Где-то через час приехал директор завода с компанией. Выскочила разъяренная билитёрша, стала кричать, но директор, не давая ей разораться, вытащил из кузова ящик кумыса. И пока билетёрша утаскивала в дом кумыс, директор втихаря дал и мне две бутылки кумыса.
– Очень способствует, – сказал директор. Но не сказал чему.
Сели за стол. Билетёрша оттаяла. Рыба сварилась. Выпили. Пришлось мне последнюю колбасу выставить.
Директор уехал и увез Володьку, единственного умельца в нашей компании.
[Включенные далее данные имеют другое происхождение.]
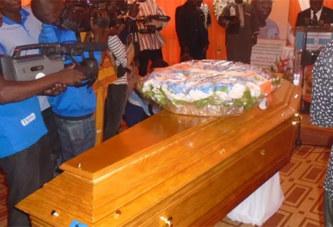 Les militants du MPP ont rendu un dernier hommage à Salifou Diallo au siège du parti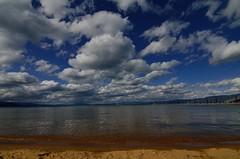 Lake Tahoe (www.EyePics.net) Tags: california usa lake nature water colors clouds landscape landscapes wideangle laketahoe bluesky manual dynamicrange gaurav southlaketahoe waterscape goldensand manualexposure tokina116atx nikond7000 gauravkavathekar wwweyepicsnet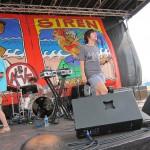 13 Ponytail - Siren Fest 2010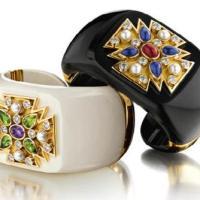 The Allure & Cachet Of Verdura Jewelry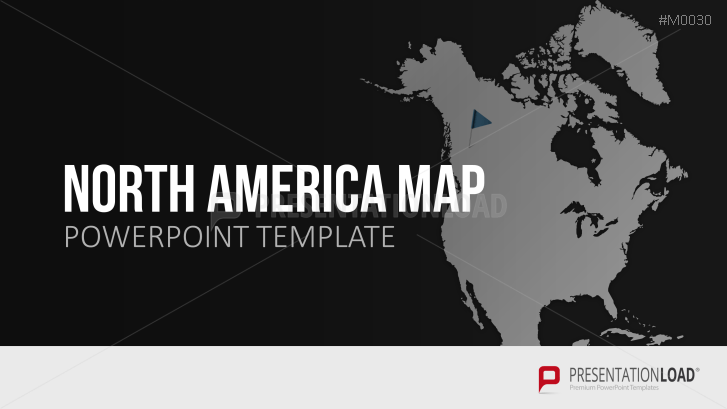 Powerpoint map asia pacific presentationload north america toneelgroepblik Choice Image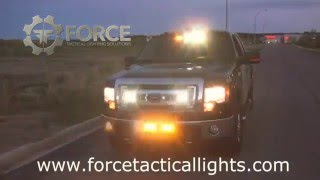 Force Tactical Lighting Solutions - Feniex Demo Safety Vehicle Lights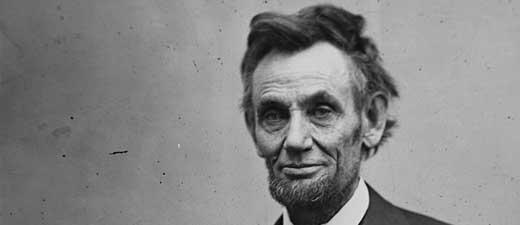 آبراهام لینکلن | Abraham Lincoln؛ رئیس جمهور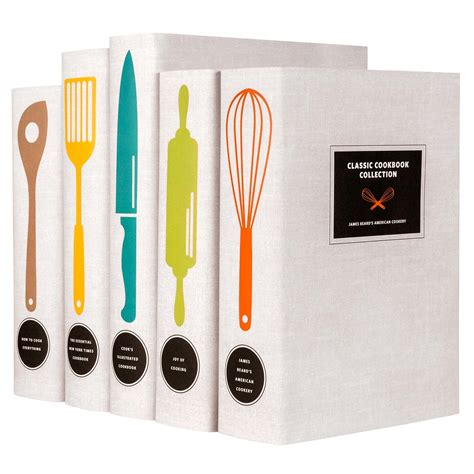 cook book pictures cooking books cookbook set in custom printed covers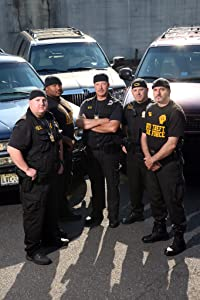 Best site for downloading english movie subtitles Jacked: Auto Theft Task Force [1280x768]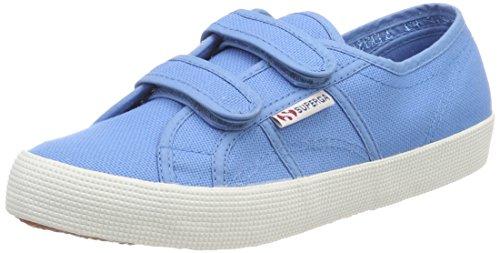 Superga Unisex-Kinder 2750 Cotbumpvel Sneaker, Blau (Blue Mid), 32 EU - Mid Sneakers Mädchen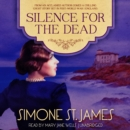 Silence for the Dead - eAudiobook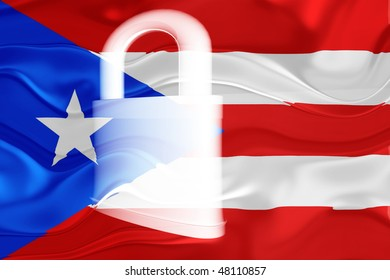 Flag of Puerto Rico, national country symbol illustration wavy security lock protection
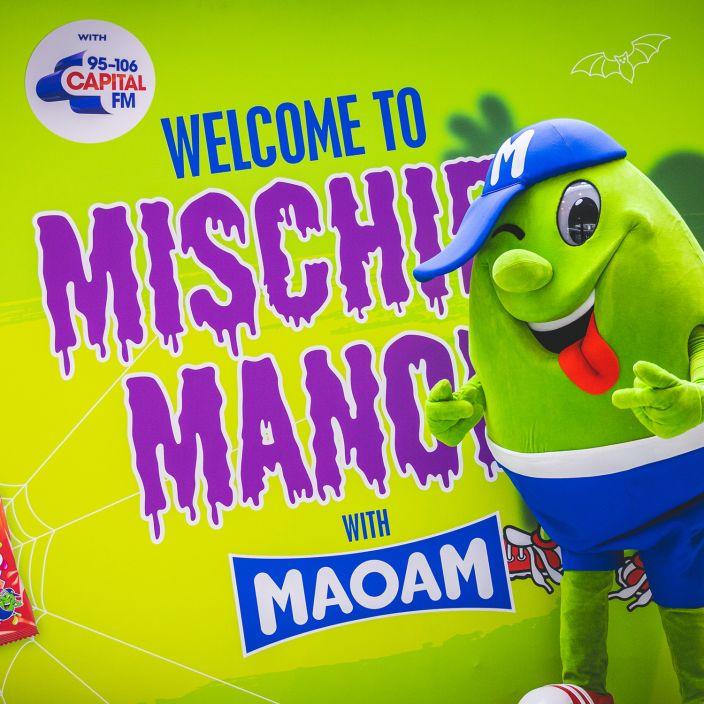 MAOAM welcome to mischief 1500x1500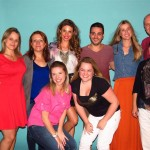 IMG_2288 Equipe + modelo Carolina Prado, Lela Santos, Ana Gequelin, Lucas Rizatti e Marcia Crause.png
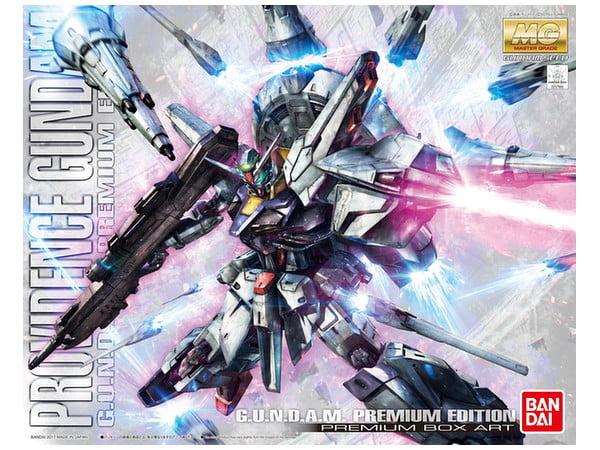 Bandai Hobby Gundam SEED Providence Gundam Limited Edition MG 1 100 Model Kit by Bandai Hobby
Мы с женой пошли прогуляться в деревню. Дошли до дома культуры. Зашли в зал и обомлели. В зале не было стульев, а весь пол загажен навозом. Здесь осенью и весной от дождя и ветра прятались отары овец. А над сценой лозунг: «Вперед, к победе коммунизма!» Жуткое зрелище. Вышли из этого дома так называемой культуры, а тут бабулька. Она жила совсем рядом. В какой-то покосившейся черной избе. Ей лет семьдесят пять, зубов почти нет, но ещё улыбалась. Она полола редиску на маленькой, в полтора метра грядочке. Крыша избы касалась земли.
– Сынок, ты небось грамотный, небось плитку мне починишь?
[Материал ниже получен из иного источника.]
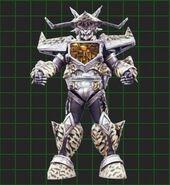TSD-Knight Chaser1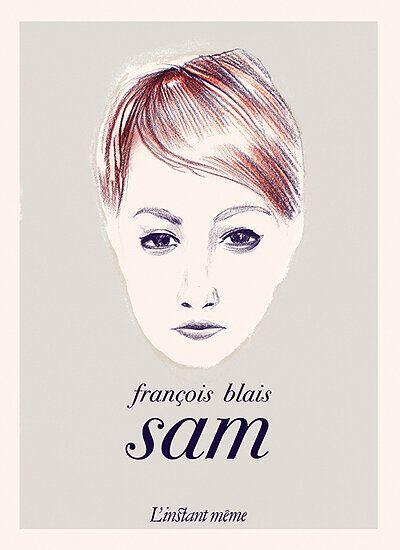 Sam: la beauté du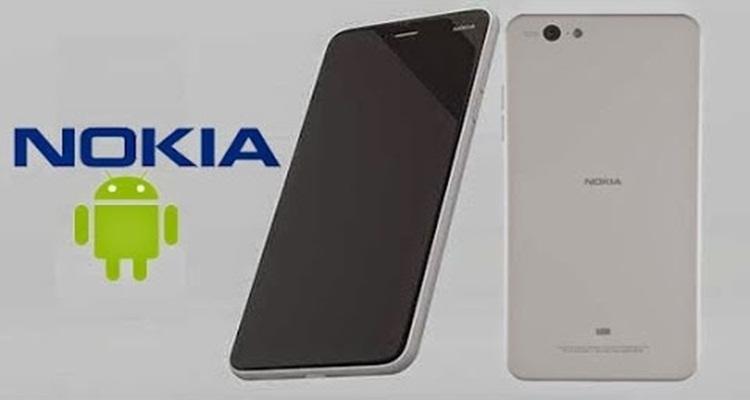 Nokia D1C in nuovi render e foto ufficiose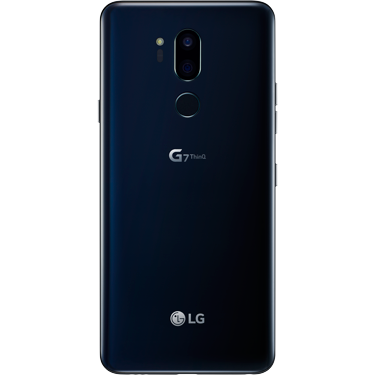 LG LG G7 ThinQ Black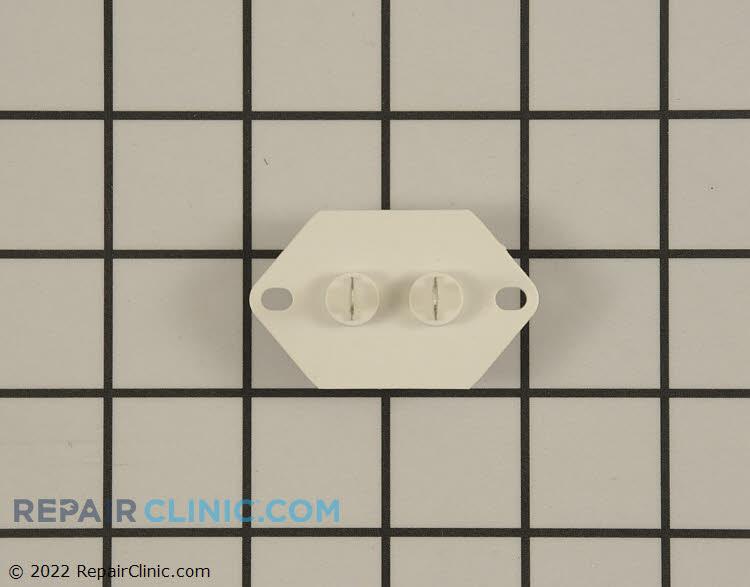 Thermistor WPW10331672 Alternate Product View
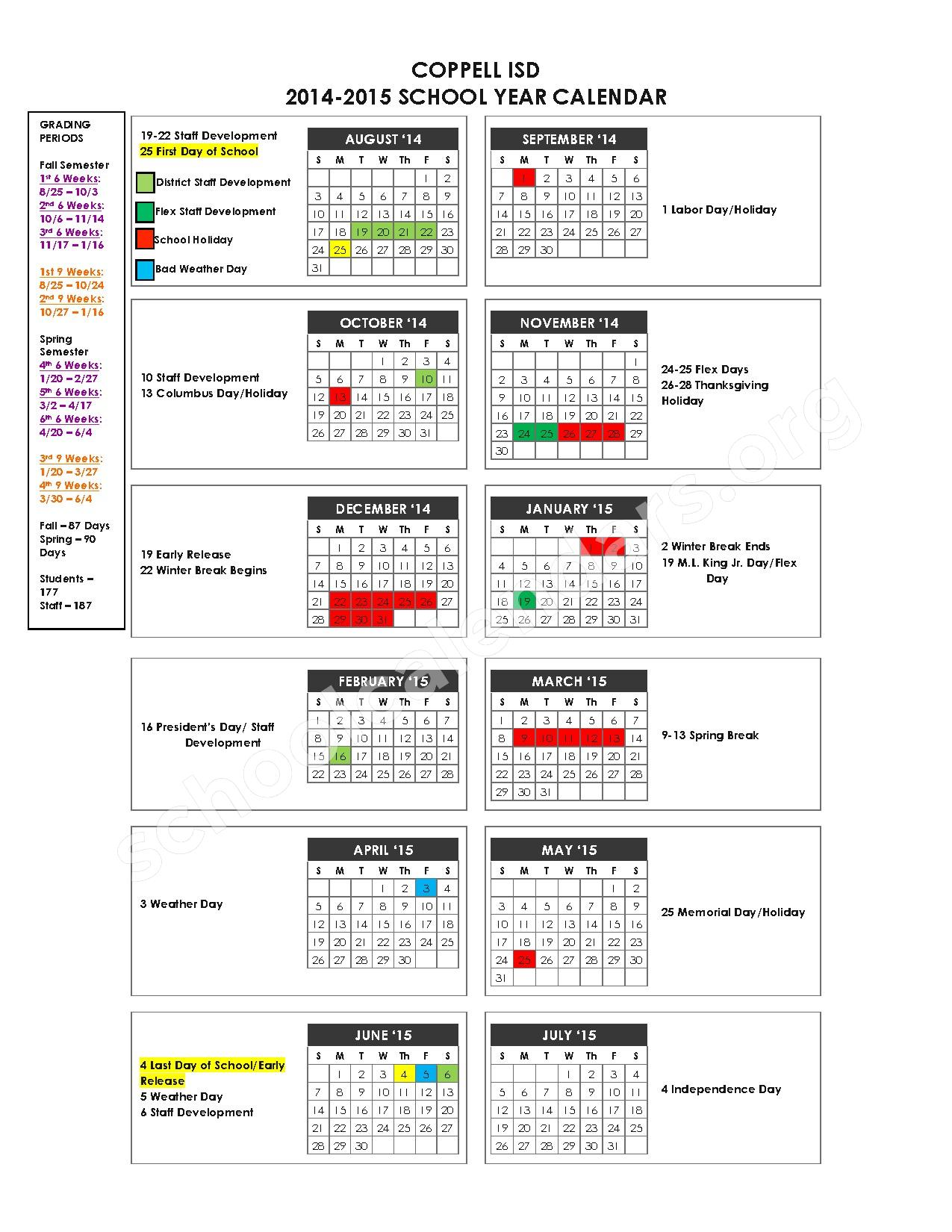 coppell isd calendar 2015 2016 Music Search Engine at Search
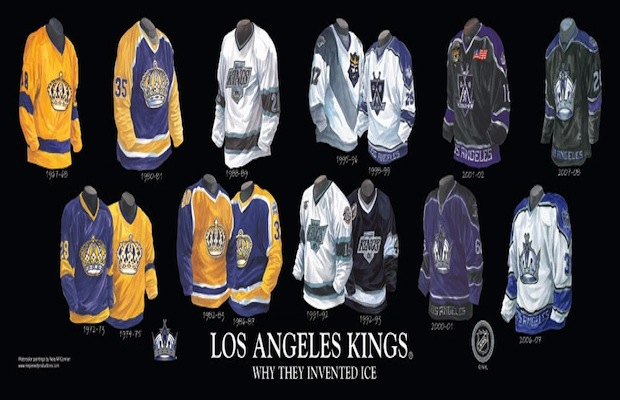35614e1e WORST TO FIRST JERSEYS: LA KINGS | The Royal Half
Вошли в избу пригнувшись. Грязь была такая, что Лена не выдержала, вышла, а мне пришлось чинить плитку. Темно, как в шахте. На кровати лохмотья. Плитку я починил. Включили спираль, нагрелась. Бабка была счастлива.
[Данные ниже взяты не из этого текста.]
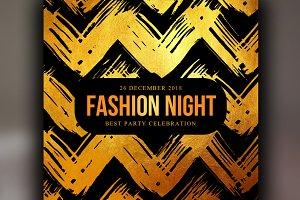 Fashion Night Banners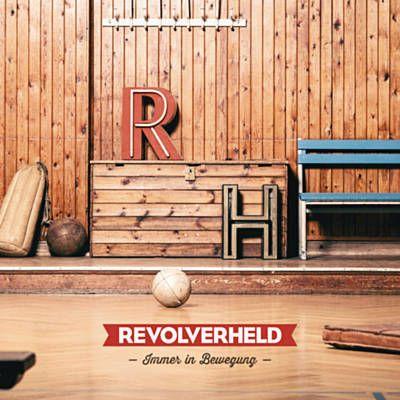 Ich Lass Für Dich Das Licht An van Revolverheld gevonden met Shazam. Dit moet je horen: http://www.shazam.com/discover/track/93987356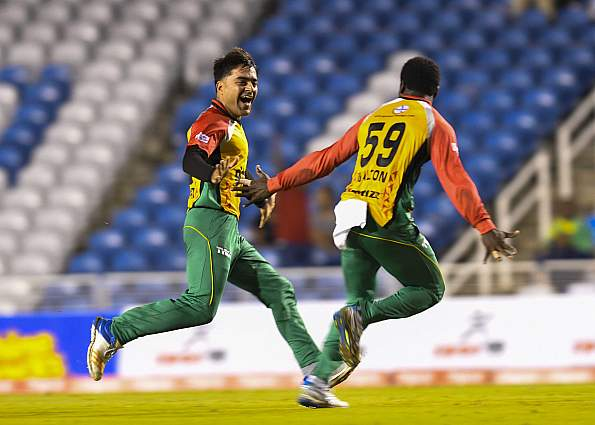 Khan took the CPL' first hat-trick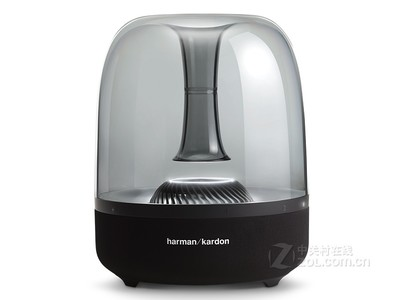 harman/kardon AURA STUDIO2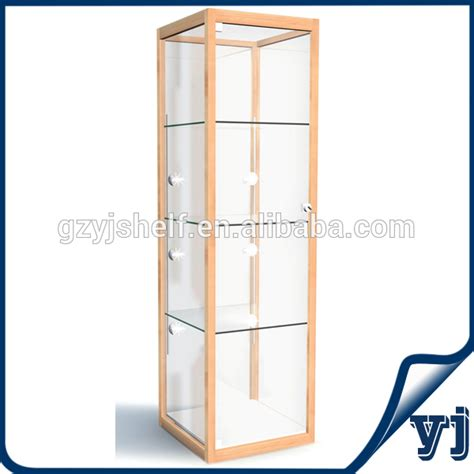cheap glass display cabinets dobhaltechnologies cheap glass display cabinets
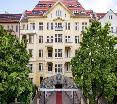 Grand City Hotel Berlin Mitte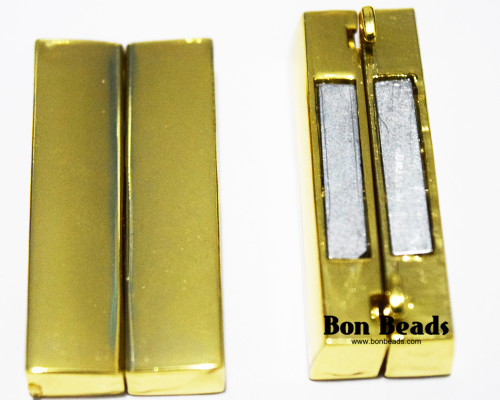 37x19x7mm Classic Gold Magnetic Bar Clasp (Each)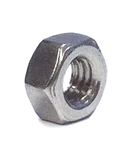 Stainless Steel Nut For Wire Rope Terminal M6 (left)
Жила бабка на пенсию. Пенсия 34 рубля. Просто так дать ей деньги было неудобно. Купил у неё банку земляничного варенья.
Рыбак потом сказал мне:
– Зря дал ей деньги, тут же пропьёт.
– Как же вы здесь живете? – глупо спрашивал я. Ничего подобного я в своей жизни не видел. И не предполагал, что через сорок лет после войны такое может быть.
Шли домой подавленные, молча.
На краю поля встретили всадника, рядом стоял мальчик, а неподалеку резвилась пушистая собака. Всадник был явно чеченец. И со всей своей компанией охранял овец. Чеченец, или как их называли местные, «чечен», гордо восседал на лихом скакуне. И когда мы подошли к нему, вежливо поздоровался. Я вдруг неожиданно для самого себя сказал:
– Дай прокатиться.
– Возьми, – сказал чеченец.
Мы обменялись, я получил лошадь, а чеченец остался с моей женой.
Я лихо вскочил в седло и поскакал. Это мне так показалось, что я вскочил и поскакал. На самом деле я влез в седло и небыстро поехал. Но стоило это мне немалых усилий. Сначало меня било задом о седло. Но потом былые навыки (когда-то я занимался конным спортом) всплыли в моей мышечной памяти, и я стал чувствовать себя уверенней. И даже попробовал пустить лошадь галопом, но вовремя опомнился и продолжал рысью.
И тут вдруг мальчонка вскочил на вторую лошадь и действительно помчался по кругу. Как же красива была его посадка! Её невозможно добиться городскому жителю. Для этого надо родиться в горах. Мальчик был как одно целое с лошадью. Пригнувшись к лошадиной шее, почти незаметно приподнимаясь и опускаясь, несся он независимо от коня, а конь лишь догонял его и подставлял свою красиво изогнутую спину.
Ах ты, боже мой, когда бы я умел так ездить, разве стал бы я писать всякую ерунду, я бы ездил, мчался, летал на коне, а уж потом, утомленный до изнеможения, садился за стол и марал бумагу.